◆ To be done: Copy the data exactly as it appears, and do not include any pictures.

◆ Dataset rows:
◆ ◆ ◆ ◆
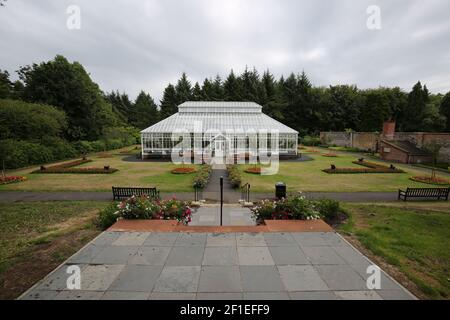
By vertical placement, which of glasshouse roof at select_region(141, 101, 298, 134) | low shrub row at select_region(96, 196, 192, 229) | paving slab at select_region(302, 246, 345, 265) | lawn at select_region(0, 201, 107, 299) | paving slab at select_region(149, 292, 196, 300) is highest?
glasshouse roof at select_region(141, 101, 298, 134)

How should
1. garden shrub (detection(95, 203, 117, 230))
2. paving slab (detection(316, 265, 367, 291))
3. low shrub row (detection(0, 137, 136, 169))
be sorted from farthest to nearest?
low shrub row (detection(0, 137, 136, 169))
garden shrub (detection(95, 203, 117, 230))
paving slab (detection(316, 265, 367, 291))

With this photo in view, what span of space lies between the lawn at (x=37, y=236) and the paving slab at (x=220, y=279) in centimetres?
343

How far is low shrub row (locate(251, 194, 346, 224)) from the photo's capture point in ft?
25.5

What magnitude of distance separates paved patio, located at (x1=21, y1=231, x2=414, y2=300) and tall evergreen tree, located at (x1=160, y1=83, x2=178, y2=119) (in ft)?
191

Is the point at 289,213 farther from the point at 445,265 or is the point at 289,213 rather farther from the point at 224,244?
the point at 445,265

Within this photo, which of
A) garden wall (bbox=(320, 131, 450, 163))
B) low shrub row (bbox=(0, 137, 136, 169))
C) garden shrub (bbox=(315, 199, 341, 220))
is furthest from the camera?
garden wall (bbox=(320, 131, 450, 163))

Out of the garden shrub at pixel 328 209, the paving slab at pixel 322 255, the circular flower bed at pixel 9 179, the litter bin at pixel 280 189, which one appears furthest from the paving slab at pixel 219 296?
the circular flower bed at pixel 9 179

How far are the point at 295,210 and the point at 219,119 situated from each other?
2767 centimetres

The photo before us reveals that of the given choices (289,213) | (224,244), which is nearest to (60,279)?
(224,244)

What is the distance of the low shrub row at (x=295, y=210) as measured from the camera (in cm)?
776

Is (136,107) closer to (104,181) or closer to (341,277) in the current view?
(104,181)

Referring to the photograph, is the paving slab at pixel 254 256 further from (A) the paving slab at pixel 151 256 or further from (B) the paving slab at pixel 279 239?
(A) the paving slab at pixel 151 256

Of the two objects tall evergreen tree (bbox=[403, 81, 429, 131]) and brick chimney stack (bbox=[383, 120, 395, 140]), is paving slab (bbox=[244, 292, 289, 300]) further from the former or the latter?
tall evergreen tree (bbox=[403, 81, 429, 131])

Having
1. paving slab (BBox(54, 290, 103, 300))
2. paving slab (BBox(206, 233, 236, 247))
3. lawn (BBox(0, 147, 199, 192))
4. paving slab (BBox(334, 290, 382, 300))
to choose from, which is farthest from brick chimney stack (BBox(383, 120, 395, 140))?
paving slab (BBox(54, 290, 103, 300))
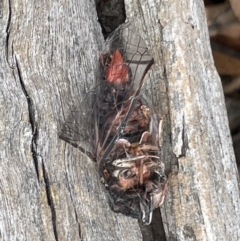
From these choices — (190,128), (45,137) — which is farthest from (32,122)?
(190,128)

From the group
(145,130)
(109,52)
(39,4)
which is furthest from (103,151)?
(39,4)

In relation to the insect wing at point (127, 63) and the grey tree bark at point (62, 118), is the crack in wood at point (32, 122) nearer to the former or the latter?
the grey tree bark at point (62, 118)

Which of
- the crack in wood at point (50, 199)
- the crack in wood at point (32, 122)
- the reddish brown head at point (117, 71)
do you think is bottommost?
the crack in wood at point (50, 199)

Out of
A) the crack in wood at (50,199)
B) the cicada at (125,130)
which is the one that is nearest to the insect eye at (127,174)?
the cicada at (125,130)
◆ ◆ ◆ ◆
◆ Expected answer:
By vertical placement, which of glasshouse roof at select_region(141, 101, 298, 134) | low shrub row at select_region(96, 196, 192, 229) | paving slab at select_region(302, 246, 345, 265) | lawn at select_region(0, 201, 107, 299) | paving slab at select_region(149, 292, 196, 300) is highest?
glasshouse roof at select_region(141, 101, 298, 134)

How should
1. garden shrub (detection(95, 203, 117, 230))
2. paving slab (detection(316, 265, 367, 291))
3. low shrub row (detection(0, 137, 136, 169))
be sorted from farthest to nearest?
low shrub row (detection(0, 137, 136, 169))
garden shrub (detection(95, 203, 117, 230))
paving slab (detection(316, 265, 367, 291))

With this photo in view, what span of space lies between the lawn at (x=37, y=236) and the paving slab at (x=220, y=279) in centimetres?
343

How far is low shrub row (locate(251, 194, 346, 224)) from the photo's capture point in ft?
25.5

What magnitude of distance separates paved patio, located at (x1=21, y1=231, x2=414, y2=300) and tall evergreen tree, located at (x1=160, y1=83, x2=178, y2=119) (in ft)?
191

Is the point at 289,213 farther from the point at 445,265 or is the point at 289,213 rather farther from the point at 224,244?
the point at 445,265

Within this photo, which of
A) garden wall (bbox=(320, 131, 450, 163))
B) low shrub row (bbox=(0, 137, 136, 169))
C) garden shrub (bbox=(315, 199, 341, 220))
is furthest from the camera?
garden wall (bbox=(320, 131, 450, 163))

Out of the garden shrub at pixel 328 209, the paving slab at pixel 322 255, the circular flower bed at pixel 9 179, the litter bin at pixel 280 189, which one appears furthest from the paving slab at pixel 219 296?
the circular flower bed at pixel 9 179

How far are the point at 295,210 and the point at 219,119 situated from each other?
2767 centimetres

The photo before us reveals that of the given choices (289,213) | (224,244), which is nearest to (60,279)?
(224,244)

What is the distance of the low shrub row at (x=295, y=210) as measured from the camera (in cm)?
776

Is (136,107) closer to (104,181) or closer to (341,277) in the current view?
(104,181)

Referring to the photograph, is the paving slab at pixel 254 256 further from (A) the paving slab at pixel 151 256 or further from (B) the paving slab at pixel 279 239?
(A) the paving slab at pixel 151 256

Of the two objects tall evergreen tree (bbox=[403, 81, 429, 131]) and brick chimney stack (bbox=[383, 120, 395, 140]), is paving slab (bbox=[244, 292, 289, 300]) further from the former or the latter?
tall evergreen tree (bbox=[403, 81, 429, 131])

Having
1. paving slab (BBox(54, 290, 103, 300))
2. paving slab (BBox(206, 233, 236, 247))
3. lawn (BBox(0, 147, 199, 192))
4. paving slab (BBox(334, 290, 382, 300))
to choose from, which is farthest from brick chimney stack (BBox(383, 120, 395, 140))?
paving slab (BBox(54, 290, 103, 300))
From these choices — (190,128), (45,137) — which is farthest from (32,122)?
(190,128)

From the group
(145,130)
(109,52)
(39,4)
which is furthest from (103,151)?
(39,4)

In relation to the insect wing at point (127, 63) and the grey tree bark at point (62, 118), is the crack in wood at point (32, 122) nearer to the former or the latter?
the grey tree bark at point (62, 118)

Which of
- the crack in wood at point (50, 199)
- the crack in wood at point (32, 122)
- the reddish brown head at point (117, 71)
do you think is bottommost?
the crack in wood at point (50, 199)

Out of
A) the crack in wood at (50,199)
B) the cicada at (125,130)
which is the one that is nearest to the insect eye at (127,174)?
the cicada at (125,130)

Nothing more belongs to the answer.